====== Supplied material

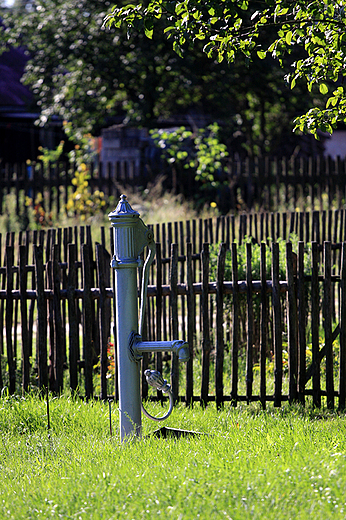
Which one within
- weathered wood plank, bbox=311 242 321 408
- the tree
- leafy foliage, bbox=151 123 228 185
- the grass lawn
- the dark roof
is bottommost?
the grass lawn

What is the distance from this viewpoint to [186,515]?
219 cm

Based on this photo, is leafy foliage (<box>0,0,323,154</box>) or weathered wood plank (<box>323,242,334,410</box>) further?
leafy foliage (<box>0,0,323,154</box>)

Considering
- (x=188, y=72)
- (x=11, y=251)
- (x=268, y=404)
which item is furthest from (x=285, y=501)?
(x=188, y=72)

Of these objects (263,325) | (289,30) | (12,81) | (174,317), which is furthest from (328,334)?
(12,81)

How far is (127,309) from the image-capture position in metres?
3.11

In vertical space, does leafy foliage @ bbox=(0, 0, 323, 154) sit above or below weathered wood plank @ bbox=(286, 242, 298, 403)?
above

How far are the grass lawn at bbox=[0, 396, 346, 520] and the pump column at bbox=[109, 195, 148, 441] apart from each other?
0.47 feet

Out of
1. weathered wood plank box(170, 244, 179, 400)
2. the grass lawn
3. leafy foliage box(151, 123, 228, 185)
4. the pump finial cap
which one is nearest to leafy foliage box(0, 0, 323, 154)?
leafy foliage box(151, 123, 228, 185)

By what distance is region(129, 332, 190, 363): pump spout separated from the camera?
297cm

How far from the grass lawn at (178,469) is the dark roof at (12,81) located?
Result: 18.8 meters

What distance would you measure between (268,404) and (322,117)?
202 cm

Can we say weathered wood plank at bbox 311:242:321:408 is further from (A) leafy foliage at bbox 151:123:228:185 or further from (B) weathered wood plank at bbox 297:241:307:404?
(A) leafy foliage at bbox 151:123:228:185

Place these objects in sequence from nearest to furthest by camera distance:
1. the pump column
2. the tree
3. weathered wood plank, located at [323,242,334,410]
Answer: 1. the pump column
2. the tree
3. weathered wood plank, located at [323,242,334,410]

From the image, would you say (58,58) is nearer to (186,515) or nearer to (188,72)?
(188,72)
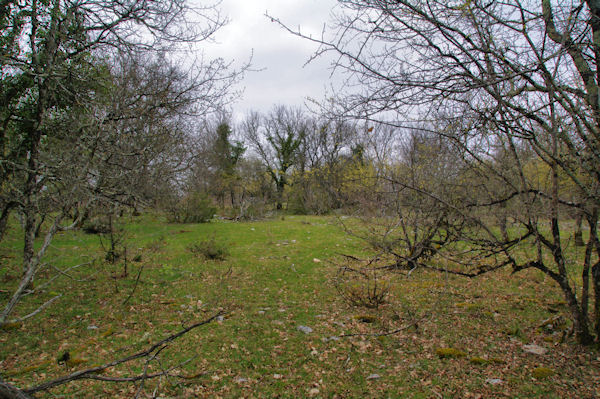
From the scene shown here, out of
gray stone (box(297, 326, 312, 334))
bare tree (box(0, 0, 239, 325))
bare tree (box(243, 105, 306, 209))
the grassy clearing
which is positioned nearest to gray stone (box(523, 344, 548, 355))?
the grassy clearing

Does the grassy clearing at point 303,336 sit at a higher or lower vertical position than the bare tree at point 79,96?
lower

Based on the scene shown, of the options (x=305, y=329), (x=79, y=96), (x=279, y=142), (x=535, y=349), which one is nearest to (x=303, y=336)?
(x=305, y=329)

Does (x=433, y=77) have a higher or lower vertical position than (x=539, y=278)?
higher

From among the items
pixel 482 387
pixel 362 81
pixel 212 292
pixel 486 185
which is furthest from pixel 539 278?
pixel 212 292

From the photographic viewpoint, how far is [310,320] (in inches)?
185

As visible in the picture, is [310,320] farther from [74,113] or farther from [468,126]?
[74,113]

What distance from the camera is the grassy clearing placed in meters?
3.09

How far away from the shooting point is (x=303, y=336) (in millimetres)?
4191

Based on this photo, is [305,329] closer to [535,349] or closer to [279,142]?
[535,349]

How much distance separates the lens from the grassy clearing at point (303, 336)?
3.09m

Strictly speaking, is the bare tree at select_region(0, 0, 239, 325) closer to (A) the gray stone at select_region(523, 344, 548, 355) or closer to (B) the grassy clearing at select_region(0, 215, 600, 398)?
(B) the grassy clearing at select_region(0, 215, 600, 398)

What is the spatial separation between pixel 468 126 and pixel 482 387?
2.51 m

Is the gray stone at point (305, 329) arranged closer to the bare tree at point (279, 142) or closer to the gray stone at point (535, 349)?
the gray stone at point (535, 349)

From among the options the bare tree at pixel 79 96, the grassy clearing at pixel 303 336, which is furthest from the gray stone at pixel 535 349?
the bare tree at pixel 79 96
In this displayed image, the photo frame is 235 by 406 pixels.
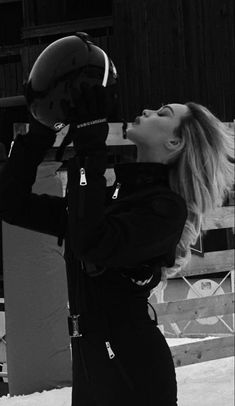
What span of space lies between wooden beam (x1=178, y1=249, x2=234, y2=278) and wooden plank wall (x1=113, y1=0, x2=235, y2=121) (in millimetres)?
2519

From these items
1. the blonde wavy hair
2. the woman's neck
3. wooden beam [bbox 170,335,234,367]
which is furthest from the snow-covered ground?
the woman's neck

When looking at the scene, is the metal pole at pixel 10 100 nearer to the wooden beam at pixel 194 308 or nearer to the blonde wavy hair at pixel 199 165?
the wooden beam at pixel 194 308

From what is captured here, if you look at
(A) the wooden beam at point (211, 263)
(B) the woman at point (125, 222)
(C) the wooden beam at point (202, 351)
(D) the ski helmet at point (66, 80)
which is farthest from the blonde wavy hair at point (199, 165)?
(A) the wooden beam at point (211, 263)

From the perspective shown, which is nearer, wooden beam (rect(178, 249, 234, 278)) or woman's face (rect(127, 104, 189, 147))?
woman's face (rect(127, 104, 189, 147))

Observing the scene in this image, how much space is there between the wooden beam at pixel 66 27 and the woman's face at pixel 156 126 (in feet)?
24.3

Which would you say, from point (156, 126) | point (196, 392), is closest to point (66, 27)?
point (196, 392)

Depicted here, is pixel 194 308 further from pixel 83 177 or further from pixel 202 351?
pixel 83 177

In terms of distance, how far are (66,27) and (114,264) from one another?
310 inches

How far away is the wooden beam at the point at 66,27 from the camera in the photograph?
9.12 m

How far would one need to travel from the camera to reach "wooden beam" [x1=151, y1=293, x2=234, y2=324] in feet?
18.4

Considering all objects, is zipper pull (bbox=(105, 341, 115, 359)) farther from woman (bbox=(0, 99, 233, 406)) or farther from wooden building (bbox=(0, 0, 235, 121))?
wooden building (bbox=(0, 0, 235, 121))

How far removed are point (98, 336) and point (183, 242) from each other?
41 cm

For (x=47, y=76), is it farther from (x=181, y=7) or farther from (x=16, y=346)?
(x=181, y=7)

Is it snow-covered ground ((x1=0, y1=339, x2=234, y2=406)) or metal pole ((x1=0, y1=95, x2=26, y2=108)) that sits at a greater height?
metal pole ((x1=0, y1=95, x2=26, y2=108))
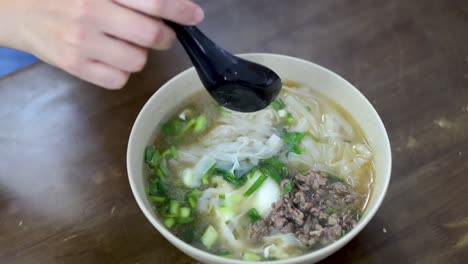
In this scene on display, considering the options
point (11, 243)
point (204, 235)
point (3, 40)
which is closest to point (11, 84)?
point (3, 40)

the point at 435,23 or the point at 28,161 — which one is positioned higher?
the point at 435,23

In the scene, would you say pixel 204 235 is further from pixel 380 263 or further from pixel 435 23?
pixel 435 23

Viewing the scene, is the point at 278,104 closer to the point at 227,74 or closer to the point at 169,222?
the point at 227,74

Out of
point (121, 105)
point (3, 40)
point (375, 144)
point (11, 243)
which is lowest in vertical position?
point (11, 243)

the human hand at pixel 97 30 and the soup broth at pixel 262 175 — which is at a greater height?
the human hand at pixel 97 30

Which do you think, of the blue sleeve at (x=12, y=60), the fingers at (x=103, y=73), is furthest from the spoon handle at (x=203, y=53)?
the blue sleeve at (x=12, y=60)

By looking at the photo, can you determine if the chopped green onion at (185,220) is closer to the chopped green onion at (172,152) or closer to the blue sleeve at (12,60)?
the chopped green onion at (172,152)

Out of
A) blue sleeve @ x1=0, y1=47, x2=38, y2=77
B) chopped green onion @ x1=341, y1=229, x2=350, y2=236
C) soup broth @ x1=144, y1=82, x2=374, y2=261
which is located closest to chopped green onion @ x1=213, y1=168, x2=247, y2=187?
soup broth @ x1=144, y1=82, x2=374, y2=261
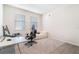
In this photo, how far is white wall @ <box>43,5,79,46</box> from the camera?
1437 millimetres

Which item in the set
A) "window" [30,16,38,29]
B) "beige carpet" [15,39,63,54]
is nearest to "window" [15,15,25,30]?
"window" [30,16,38,29]

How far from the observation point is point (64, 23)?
59.1 inches

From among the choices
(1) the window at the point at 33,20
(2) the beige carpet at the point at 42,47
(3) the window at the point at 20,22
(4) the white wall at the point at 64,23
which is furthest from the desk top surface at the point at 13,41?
(4) the white wall at the point at 64,23

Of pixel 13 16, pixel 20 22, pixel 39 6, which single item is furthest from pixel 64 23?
pixel 13 16

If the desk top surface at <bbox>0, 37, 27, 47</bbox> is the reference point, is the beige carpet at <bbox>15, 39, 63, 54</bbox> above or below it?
below

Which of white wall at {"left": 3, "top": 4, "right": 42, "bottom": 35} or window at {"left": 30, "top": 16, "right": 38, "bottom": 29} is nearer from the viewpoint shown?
white wall at {"left": 3, "top": 4, "right": 42, "bottom": 35}

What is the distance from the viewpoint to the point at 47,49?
1.47 meters

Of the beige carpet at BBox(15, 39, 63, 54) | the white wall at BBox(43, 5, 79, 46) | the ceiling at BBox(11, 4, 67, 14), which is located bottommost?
the beige carpet at BBox(15, 39, 63, 54)

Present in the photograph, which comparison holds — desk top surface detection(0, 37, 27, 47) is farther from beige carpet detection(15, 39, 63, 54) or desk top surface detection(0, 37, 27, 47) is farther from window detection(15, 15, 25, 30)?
window detection(15, 15, 25, 30)

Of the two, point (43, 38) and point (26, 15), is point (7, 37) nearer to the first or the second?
point (26, 15)

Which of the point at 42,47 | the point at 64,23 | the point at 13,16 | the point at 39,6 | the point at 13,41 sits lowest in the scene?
the point at 42,47

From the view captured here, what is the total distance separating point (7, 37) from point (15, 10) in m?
0.53

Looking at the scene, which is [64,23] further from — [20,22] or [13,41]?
[13,41]

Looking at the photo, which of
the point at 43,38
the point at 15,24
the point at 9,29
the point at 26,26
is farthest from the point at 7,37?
the point at 43,38
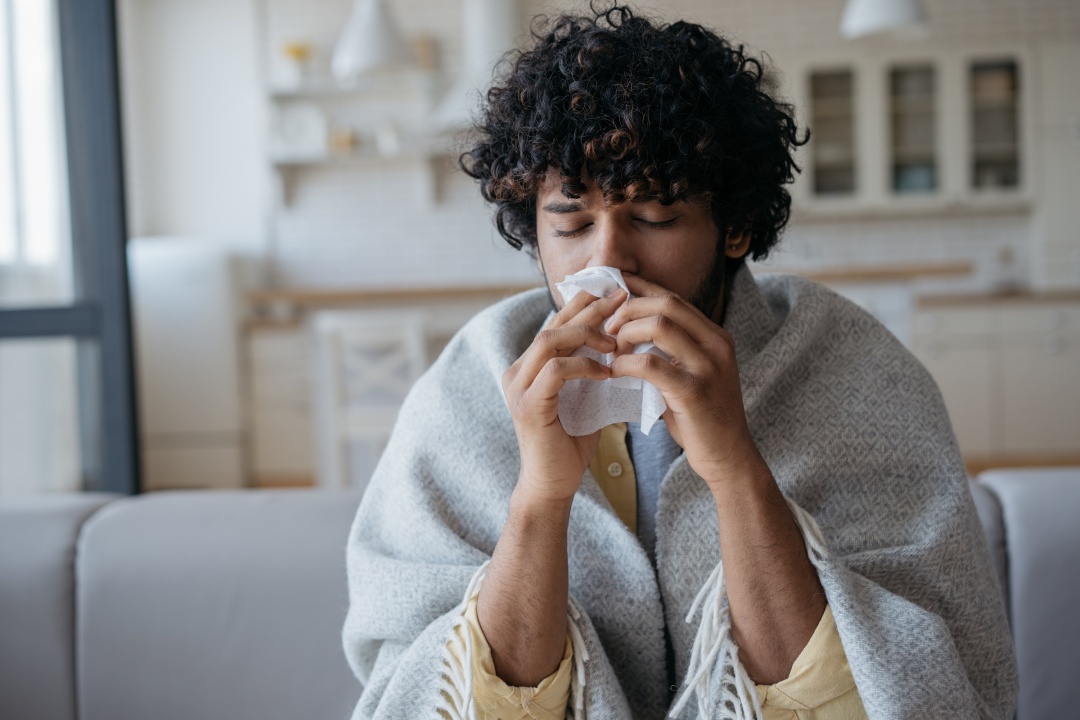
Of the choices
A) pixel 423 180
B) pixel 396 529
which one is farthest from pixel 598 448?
pixel 423 180

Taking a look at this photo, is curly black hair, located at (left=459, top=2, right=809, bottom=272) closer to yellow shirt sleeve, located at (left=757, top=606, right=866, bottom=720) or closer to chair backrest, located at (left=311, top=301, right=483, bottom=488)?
yellow shirt sleeve, located at (left=757, top=606, right=866, bottom=720)

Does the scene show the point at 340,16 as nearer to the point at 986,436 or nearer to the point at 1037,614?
the point at 986,436

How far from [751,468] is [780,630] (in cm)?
18

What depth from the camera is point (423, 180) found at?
6.27 metres

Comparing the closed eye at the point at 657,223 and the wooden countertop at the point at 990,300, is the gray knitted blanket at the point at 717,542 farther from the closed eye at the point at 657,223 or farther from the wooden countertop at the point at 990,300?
the wooden countertop at the point at 990,300

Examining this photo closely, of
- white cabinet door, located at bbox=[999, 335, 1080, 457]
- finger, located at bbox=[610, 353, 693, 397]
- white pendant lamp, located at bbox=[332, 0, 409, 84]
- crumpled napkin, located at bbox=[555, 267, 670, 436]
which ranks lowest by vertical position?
white cabinet door, located at bbox=[999, 335, 1080, 457]

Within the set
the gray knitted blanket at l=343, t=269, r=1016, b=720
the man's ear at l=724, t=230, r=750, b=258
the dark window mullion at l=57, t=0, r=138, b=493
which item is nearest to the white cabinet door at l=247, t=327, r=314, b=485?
the dark window mullion at l=57, t=0, r=138, b=493

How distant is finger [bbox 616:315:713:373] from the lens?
1012 mm

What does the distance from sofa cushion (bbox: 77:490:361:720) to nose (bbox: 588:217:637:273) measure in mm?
633

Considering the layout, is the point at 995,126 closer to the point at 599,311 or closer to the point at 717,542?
the point at 717,542

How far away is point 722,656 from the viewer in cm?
109

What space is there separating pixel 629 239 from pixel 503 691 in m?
0.51

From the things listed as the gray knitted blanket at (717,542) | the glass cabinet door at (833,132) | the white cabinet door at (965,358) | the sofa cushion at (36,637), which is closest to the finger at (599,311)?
the gray knitted blanket at (717,542)

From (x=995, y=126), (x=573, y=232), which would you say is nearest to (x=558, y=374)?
(x=573, y=232)
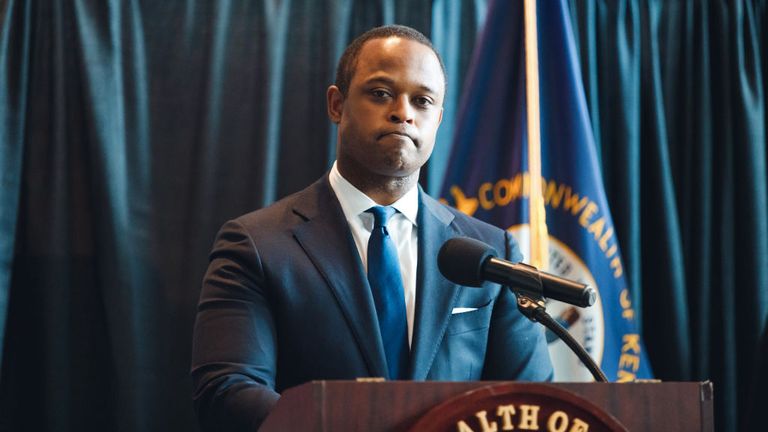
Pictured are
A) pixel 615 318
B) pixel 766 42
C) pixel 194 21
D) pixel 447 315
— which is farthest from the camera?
pixel 766 42

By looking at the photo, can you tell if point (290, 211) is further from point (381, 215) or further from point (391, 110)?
point (391, 110)

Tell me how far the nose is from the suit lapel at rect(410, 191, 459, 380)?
236mm

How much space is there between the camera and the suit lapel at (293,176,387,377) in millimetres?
2123

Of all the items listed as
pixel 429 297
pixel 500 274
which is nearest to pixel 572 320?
pixel 429 297

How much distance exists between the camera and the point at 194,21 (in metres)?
3.55

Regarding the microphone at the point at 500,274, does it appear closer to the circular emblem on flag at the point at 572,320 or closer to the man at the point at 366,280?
the man at the point at 366,280

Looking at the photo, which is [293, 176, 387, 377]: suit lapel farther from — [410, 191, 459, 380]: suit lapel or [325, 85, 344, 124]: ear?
[325, 85, 344, 124]: ear

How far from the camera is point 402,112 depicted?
2303 mm

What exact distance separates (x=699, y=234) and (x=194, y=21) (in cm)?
204

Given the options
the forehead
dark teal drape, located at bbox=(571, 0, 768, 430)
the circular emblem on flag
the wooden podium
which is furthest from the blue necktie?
dark teal drape, located at bbox=(571, 0, 768, 430)

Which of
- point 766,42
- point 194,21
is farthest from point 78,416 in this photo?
point 766,42

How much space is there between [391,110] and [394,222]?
0.27 meters

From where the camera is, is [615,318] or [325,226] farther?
[615,318]

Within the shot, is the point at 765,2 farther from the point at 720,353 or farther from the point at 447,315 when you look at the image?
the point at 447,315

============

What is needed
Convert the material, beginning at the line containing "From the view captured" and continuing through the line containing "6.27 metres", both included, into a JSON list of strings with one string per line. Leave out blank lines and any picture.

Full output
[
  "From the view captured here, what is the total distance separating point (7, 37) from point (15, 10) in m?",
  "0.53",
  "Looking at the scene, which is [64,23] further from — [20,22] or [13,41]?",
  "[13,41]",
  "Looking at the photo, which of",
  "the point at 43,38",
  "the point at 15,24",
  "the point at 9,29",
  "the point at 26,26",
  "is farthest from the point at 7,37?",
  "the point at 43,38",
  "Of the choices",
  "A) pixel 423 180",
  "B) pixel 396 529",
  "which one is farthest from pixel 598 448?",
  "pixel 423 180",
  "Taking a look at this photo, is curly black hair, located at (left=459, top=2, right=809, bottom=272) closer to yellow shirt sleeve, located at (left=757, top=606, right=866, bottom=720) or closer to chair backrest, located at (left=311, top=301, right=483, bottom=488)?",
  "yellow shirt sleeve, located at (left=757, top=606, right=866, bottom=720)",
  "Does the scene show the point at 340,16 as nearer to the point at 986,436 or nearer to the point at 1037,614?",
  "the point at 986,436",
  "How far from [751,468] is [780,630] (in cm)?",
  "18",
  "What depth from the camera is point (423, 180) found at?",
  "6.27 metres"
]